A. A. : Pourquoi pas? Le département pourrait devenir un centre de ressources pour les communes et les communautés de communes, garder tout ce qui relève de la proximité, l’action envers les personnes âgées, les handicapés, les routes mais aussi les questions d’équipements publics.

@!: Ce n’est pas la piste envisagée du côté du gouvernement, où l’on réfléchit plutôt à une fusion et à faire l’économie d’un niveau en ayant des conseillers par départements qui seraient aussi conseillers régioaux?
A.A. :
Ca, c’est le modèle de Paris où l’élu municipal est aussi conseiller général. Je suis contre l’idée qu’il y aurait trop d’élus. Il faut réhabiliter le politique , et se rendre compte qu’un élu est le premier maillon du service public. Si vous supprimez beaucoup d’élus, vous supprimez aussi beaucoup de relais. Non, je penche plutôt pour une clarification des lois Defferre de décentralisation. Elles ont 25 ans, il faut les remettre à plat , redéfinir des compétences claires pour chaque niveau.

@! : Souhaitez-vous que le l’on réforme le mode de scrutin du Sénat, qui surreprésente le monde rural?
A. A. : Il ne faut pas opposer les mondes rural et urbain, ils sont complémentaires. Mais on pourrait aller un peu plus loin pour trouver un mode de scrutin qui rééquilibre les choses, en élargissant la base électorale.

« Ce qui m’intéresse, c’est ce qui va sa passer au-delà du congrès »

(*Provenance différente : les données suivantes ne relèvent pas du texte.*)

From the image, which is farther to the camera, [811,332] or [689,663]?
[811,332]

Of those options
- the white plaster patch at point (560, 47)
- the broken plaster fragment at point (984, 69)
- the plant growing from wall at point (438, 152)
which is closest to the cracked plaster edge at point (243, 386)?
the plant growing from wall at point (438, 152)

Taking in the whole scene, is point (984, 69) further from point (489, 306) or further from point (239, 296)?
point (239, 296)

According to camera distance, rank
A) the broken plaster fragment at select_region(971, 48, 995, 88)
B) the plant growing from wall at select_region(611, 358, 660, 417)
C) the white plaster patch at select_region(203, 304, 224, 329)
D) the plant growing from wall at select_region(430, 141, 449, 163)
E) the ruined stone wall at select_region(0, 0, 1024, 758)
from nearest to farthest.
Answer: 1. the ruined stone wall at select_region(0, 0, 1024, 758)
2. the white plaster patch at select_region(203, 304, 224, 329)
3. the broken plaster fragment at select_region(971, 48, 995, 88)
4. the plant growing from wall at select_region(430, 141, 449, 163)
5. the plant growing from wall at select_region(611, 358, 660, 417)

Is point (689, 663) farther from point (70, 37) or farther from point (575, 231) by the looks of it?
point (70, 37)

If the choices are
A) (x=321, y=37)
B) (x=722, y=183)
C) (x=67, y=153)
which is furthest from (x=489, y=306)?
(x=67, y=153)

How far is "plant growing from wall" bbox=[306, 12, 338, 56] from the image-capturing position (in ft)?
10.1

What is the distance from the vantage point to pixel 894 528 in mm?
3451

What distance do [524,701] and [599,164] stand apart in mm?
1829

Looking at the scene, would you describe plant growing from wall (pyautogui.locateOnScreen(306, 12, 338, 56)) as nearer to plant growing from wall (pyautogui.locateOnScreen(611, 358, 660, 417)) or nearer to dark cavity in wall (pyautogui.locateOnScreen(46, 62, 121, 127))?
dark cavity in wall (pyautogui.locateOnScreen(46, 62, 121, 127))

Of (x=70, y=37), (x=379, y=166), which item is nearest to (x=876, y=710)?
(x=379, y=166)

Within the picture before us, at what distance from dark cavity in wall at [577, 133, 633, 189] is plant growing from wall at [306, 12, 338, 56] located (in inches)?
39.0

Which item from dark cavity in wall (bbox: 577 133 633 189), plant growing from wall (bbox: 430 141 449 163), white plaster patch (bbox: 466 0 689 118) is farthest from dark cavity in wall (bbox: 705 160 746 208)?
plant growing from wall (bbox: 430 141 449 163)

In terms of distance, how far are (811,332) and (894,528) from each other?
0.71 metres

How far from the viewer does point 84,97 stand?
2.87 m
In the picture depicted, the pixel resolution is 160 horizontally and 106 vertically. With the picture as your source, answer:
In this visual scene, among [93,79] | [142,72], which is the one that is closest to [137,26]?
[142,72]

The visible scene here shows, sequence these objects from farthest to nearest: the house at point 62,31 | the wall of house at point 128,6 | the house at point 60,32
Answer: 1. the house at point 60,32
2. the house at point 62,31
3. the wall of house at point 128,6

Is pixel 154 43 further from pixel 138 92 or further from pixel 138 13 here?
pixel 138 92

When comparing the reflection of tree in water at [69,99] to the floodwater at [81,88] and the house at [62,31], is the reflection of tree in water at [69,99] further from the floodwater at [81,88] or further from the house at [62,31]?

@! : La Parti socialiste prépare son congrès, vous avez signé , avec d’autres Fabiusiens, la motion portée notamment par Martine Aubry. Que pensez-vous de la position prise par Martine Lignières Cassou, députée maire de Pau, qui refuse de s’aligner en attendant un ressaisissement d’un parti dont elle trouve la démarche actuellement suicidaire?
A. A. : Le PS souffre d’un manque de clarté dans les idées. Ce n’est pas qu’il n’en a pas, c’est que chacun a les siennes, et les socialistes sont dispersés. Nous ne sommes pas audibles parce que nous ne parlons pas d’une voix forte et unique. Sur le fond les approches sont elles très différentes? Je crois que non. Il y a certes des points forts de désaccord, mais ils sont marginaux en nombre. La dispersion vient aussi du fait que nous ne travaillons pas assez ensemble. J’en prends pour exemple la Loi sur le financement de l’économie, qui vise à apporter 10,5 milliards d’euros aux banques à cause de la crise financière et économique que nous traversons, et de la raréfaction du crédit. Le PS a été incapable de rassembler ses élus. Les députés de leur côté ont pris position après un débat très animé au sein du groupe, mais nous n’avons pas eu un travail en commun entre parlementaires. Comment voulez vous être entendus?

@! : La dispersion est entre autre liée à la concurrence entre leaders dans la perspective des prochaines élections présidentielles. Mais sur le fond, savez-vous encore qui vous êtes?
A. A. : Un congrès , c’est fait pour bâtir et suivre une ligne politique. Pas pour sacrer un roi ou une reine. Nous aurons un autre congrès dans trois ans et là ce sera le moment de désigner le ou la candidate à l’élection présidentielle. N’usons pas nos excellents candidats! Là, il nous faut reconquérir l’opinion sur des positions précises. Je ne crois pas, hélas, que le congrès va servir à cela car il y a trop d’arrières pensées. Alors ce qui m’interesse, c’est ce qui va se passer a-delà de ce congrès, dans les années qui viennent. Je crois que Delanoë a commis un impair terrible en relançant l’idée du social-libéralisme. C’est quoi le social-libéralisme? C’est l’idée que l’on accepte pleinement les lois du marché. Il est comme il est, on n’y peut rien, et à côté le pouvoir politique doit jouer les infirmiers. C’était l’école de pensée dominante dans le traité européen qui a été rejeté. L’autre école dit d’accord, on accepte le marché, mais il faut des Etats forts pour le réguler, l’encadrer, parce que la loi du marché est celle du profit rapide et pas pour le plus grand nombre. C’est cette conception là qui m’intéresse, je reste profondément keyneisien.